ACESO is composed of collaborators primarily from university, government and military-based institutions within the US and Uganda and aims to improve the survival of patients with severe infections by 1) developing evidence-based guidelines for management of clinical syndromes from severe infections; 2) increasing understanding of the pathogenesis and related host-mediated pathways associated with common and/or dangerous infectious agents; and 3) applying the research-based findings to improve outcomes in other less predictable clinical settings (such as an Ebola outbreak in Uganda).

==Activities==

===Vaccine studies===
MUWRP has conducted a number of HIV vaccine trials and an Ebola/Marburg vaccine trial, all of which were conducted in accordance with GCP/ICH. Additionally, cohort studies have been conducted in the general population and among most at risk populations to establish HIV prevalence, incidence, risk behavior, cohort retention and host genetics and viral diversity for purposes of vaccine development and future vaccine testing.
The vaccine research work is supported by a laboratory located on the Makerere University College of Health Sciences campus. The Lab was accredited by the College of American Pathologists (CAP) in June 2005 and continues to be recertified every two years (most recently until 2013). The lab has the clinical capacity for Safety labs, Diagnostic Serology and Polymerase Chain Reaction (PCR) Viral Load, Immunophenotyping and Peripheral Blood Mononuclear Cell (PBMC) processing, including cryopreservation. The MUWRP laboratory continues to provide training and research opportunities to many students from Ugandan universities and various research organizations throughout the country and also supports external research projects.

===Pepfar===
MUWRP has been working in Uganda in the provision of HIV care, treatment, and prevention services since 2005 to ensure sustainable, quality and comprehensive HIV services for communities that have participated or could participate in research studies. Due to the success of the initial program in Kayunga district and the recent in-country programming MUWRP's PEPFAR program now includes Mukono and Buvuma districts. Cross-cutting HIV programs include: expanding the number of HIV clinical sites, provision of efficient laboratory capacity, infrastructure remodeling, District-level data system strengthening, supply-chain management strengthening, human capacity development, innovative task shifting, youth-focused and most at risk programs, short-term technical staffing, comprehensive home-based Orphans and Vulnerable Children (OVC) services, and a variety of counseling and testing and prevention programs including medical male circumcision and mother to child prevention.

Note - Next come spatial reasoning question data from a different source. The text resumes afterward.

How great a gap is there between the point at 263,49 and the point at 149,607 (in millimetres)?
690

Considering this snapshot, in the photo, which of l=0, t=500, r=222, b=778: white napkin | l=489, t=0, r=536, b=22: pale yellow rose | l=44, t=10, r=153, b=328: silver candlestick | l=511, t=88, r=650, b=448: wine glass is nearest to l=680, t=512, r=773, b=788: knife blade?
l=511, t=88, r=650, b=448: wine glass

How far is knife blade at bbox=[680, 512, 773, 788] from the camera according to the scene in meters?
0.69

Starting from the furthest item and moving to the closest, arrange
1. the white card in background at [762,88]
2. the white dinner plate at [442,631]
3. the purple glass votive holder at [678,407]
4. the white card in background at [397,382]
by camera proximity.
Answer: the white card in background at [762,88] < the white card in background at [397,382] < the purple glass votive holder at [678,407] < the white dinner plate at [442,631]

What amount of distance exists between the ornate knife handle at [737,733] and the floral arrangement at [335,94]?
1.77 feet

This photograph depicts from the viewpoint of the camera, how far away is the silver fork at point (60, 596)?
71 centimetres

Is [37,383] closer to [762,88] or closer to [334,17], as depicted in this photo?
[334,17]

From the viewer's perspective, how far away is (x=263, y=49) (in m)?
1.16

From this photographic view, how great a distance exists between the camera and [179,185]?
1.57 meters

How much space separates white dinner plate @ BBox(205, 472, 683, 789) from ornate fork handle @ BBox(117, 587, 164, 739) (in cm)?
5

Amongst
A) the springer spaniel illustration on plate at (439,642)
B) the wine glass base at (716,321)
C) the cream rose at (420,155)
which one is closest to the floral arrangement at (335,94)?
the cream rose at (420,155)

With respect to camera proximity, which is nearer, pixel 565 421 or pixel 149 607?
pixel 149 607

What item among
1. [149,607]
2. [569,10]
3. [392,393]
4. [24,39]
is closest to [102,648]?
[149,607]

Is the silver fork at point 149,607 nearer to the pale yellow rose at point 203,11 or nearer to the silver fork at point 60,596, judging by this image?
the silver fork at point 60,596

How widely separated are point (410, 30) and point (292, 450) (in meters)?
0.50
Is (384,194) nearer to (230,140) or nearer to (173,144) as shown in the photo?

===Emerging Infectious Diseases' Program===
MUWRP has established capabilities for influenza surveillance that has since expanded to cover other emerging and re-emerging infectious. The human influenza surveillance is conducted at Mulago, the national referral hospital and Jinja and Gulu regional referral hospitals. The non-human component collects samples at various locations from water and domestic fowl and swine. The project renovated two BSL laboratories; one at the Uganda Virus Research Institute (UVRI) for the human samples and one at the Makerere University College of Veterinary Medicines Animal Resources and Biosecurity (COVAB) for animal samples.
The surveillance activities are part of laboratory based influenza surveillance networks around the world, which serves to:

1. detect local influenza outbreaks,
2. provide isolates for the WHO vaccine pool for vaccine component and 3) detect any emerging strains that could be pandemic potential.